US 11,654,915 B2
Method of generating vehicle control data, vehicle control device, and vehicle control system
Yohsuke Hashimoto, Nagakute (JP); Akihiro Katayama, Toyota (JP); Yuta Oshiro, Nagoya (JP); Kazuki Sugie, Toyota (JP); and Naoya Oka, Nagakute (JP)
Assigned to TOYOTA JIDOSHA KABUSHIKI KAISHA, Toyota (JP)
Filed by TOYOTA JIDOSHA KABUSHIKI KAISHA, Toyota (JP)
Filed on Oct. 8, 2020, as Appl. No. 16/948,973.
Claims priority of application No. JP2019-191093 (JP), filed on Oct. 18, 2019.
Prior Publication US 2021/0114596 A1, Apr. 22, 2021
Int. Cl.

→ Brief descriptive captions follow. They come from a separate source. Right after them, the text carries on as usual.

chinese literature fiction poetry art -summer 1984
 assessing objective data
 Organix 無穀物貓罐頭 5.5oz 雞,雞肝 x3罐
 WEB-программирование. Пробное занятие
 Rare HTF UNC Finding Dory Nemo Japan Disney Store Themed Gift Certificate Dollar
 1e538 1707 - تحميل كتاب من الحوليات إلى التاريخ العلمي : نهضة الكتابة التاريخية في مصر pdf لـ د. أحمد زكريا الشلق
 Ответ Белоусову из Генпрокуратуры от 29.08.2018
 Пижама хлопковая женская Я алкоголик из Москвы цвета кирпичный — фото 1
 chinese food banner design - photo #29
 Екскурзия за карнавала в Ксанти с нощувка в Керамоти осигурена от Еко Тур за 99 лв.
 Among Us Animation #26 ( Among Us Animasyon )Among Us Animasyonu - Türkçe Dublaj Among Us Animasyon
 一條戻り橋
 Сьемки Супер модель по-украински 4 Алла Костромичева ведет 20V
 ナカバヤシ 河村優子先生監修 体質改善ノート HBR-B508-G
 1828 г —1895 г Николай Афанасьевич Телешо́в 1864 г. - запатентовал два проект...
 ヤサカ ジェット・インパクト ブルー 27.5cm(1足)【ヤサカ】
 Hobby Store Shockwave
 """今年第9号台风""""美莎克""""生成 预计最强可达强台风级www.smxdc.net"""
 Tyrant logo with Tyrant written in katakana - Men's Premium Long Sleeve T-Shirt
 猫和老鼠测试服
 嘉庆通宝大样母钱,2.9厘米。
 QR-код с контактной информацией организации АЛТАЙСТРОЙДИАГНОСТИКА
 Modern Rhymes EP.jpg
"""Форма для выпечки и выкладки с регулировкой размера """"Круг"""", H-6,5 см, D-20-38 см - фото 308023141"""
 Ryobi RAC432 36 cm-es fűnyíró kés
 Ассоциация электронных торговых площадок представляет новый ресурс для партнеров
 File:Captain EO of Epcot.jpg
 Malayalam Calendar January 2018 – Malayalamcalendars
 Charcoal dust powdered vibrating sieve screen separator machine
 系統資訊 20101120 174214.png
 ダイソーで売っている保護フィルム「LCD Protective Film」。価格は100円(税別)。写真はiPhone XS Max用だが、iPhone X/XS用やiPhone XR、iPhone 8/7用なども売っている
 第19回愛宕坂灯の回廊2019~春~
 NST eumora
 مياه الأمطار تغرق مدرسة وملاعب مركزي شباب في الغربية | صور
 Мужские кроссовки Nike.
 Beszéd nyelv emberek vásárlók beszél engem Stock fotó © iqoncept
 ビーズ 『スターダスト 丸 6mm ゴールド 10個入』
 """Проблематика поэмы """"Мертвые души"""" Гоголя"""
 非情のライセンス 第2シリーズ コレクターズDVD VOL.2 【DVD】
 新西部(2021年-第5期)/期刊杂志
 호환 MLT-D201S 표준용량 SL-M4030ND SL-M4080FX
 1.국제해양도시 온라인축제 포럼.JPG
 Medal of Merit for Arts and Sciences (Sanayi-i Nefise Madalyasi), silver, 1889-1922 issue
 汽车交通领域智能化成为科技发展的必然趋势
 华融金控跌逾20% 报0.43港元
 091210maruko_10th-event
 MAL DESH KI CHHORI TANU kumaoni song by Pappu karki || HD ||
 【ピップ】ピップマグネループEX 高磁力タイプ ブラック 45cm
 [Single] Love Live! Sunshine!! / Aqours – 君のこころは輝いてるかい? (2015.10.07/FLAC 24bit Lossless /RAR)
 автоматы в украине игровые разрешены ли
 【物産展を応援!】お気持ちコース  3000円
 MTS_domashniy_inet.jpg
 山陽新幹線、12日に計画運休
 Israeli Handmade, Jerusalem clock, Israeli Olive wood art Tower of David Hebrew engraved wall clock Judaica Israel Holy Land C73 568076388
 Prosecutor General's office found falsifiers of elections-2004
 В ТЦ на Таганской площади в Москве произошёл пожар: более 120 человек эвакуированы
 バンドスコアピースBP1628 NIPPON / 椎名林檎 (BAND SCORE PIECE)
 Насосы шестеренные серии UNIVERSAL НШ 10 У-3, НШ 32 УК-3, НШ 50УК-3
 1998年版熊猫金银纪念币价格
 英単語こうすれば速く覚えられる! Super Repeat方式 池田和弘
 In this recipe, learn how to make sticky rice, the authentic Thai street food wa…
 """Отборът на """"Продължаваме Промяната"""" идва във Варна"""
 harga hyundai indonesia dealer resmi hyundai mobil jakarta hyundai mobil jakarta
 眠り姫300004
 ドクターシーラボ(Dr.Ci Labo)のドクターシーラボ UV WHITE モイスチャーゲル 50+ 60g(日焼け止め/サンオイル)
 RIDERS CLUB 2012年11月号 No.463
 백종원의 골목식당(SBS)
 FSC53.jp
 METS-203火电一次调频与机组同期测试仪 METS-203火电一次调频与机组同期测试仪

B60W 30/182 (2020.01); B60W 10/06 (2006.01); G06F 18/21 (2023.01)
CPC B60W 30/182 (2013.01) [B60W 10/06 (2013.01); G06F 18/217 (2023.01); B60W 2510/0604 (2013.01); B60W 2520/105 (2013.01)] 13 Claims
OG exemplary drawing
 
1. A method of generating vehicle control data that is applied to a vehicle configured to select one of a plurality of traveling control modes and is executed by a processor in a state in which relationship definition data defining a relationship between a state of the vehicle and an action variable as a variable relating to an operation of electronic equipment in the vehicle is stored in a memory, the method comprising:
operation processing for operating the electronic equipment;
acquisition processing for acquiring a detection value of a sensor configured to detect the state of the vehicle;
reward calculation processing for providing, based on the detection value acquired through the acquisition processing, a greater reward when a characteristic of the vehicle having correlation with the traveling control modes satisfies a criterion than when the characteristic of the vehicle does not satisfy the criterion; and
update processing for updating the relationship definition data with the state of the vehicle, a value of the action variable used for the operation of the electronic equipment, and the reward given according to the operation based on the detection value acquired through the acquisition processing as inputs to update mapping determined in advance, wherein:
the processor is configured to, based on the update mapping, output the relationship definition data updated to increase an expected return on the reward when the electronic equipment is operated in compliance with the relationship definition data;
the reward calculation processing includes processing for providing a reward such that the reward provided when the selected traveling control mode is a first traveling control mode is different from the reward provided when the selected traveling control mode is a second traveling control mode even though the characteristic of the vehicle satisfies the same criterion, the first traveling control mode being different from the second traveling control mode;
a change in accelerator operation amount is included in the state of the vehicle;
the reward calculation processing includes processing for providing a greater reward when a front-rear direction acceleration of the vehicle accompanied by the change in accelerator operation amount satisfies a criterion than when the acceleration does not satisfy the criterion, and providing different rewards between the first traveling control mode and the second traveling control mode among the traveling control modes even though the acceleration satisfies the same criterion;
the vehicle includes an internal combustion engine as a thrust generation device of the vehicle;
a throttle valve of the internal combustion engine is included in the electronic equipment; and
a variable relating to an opening degree of the throttle valve is included in the action variable.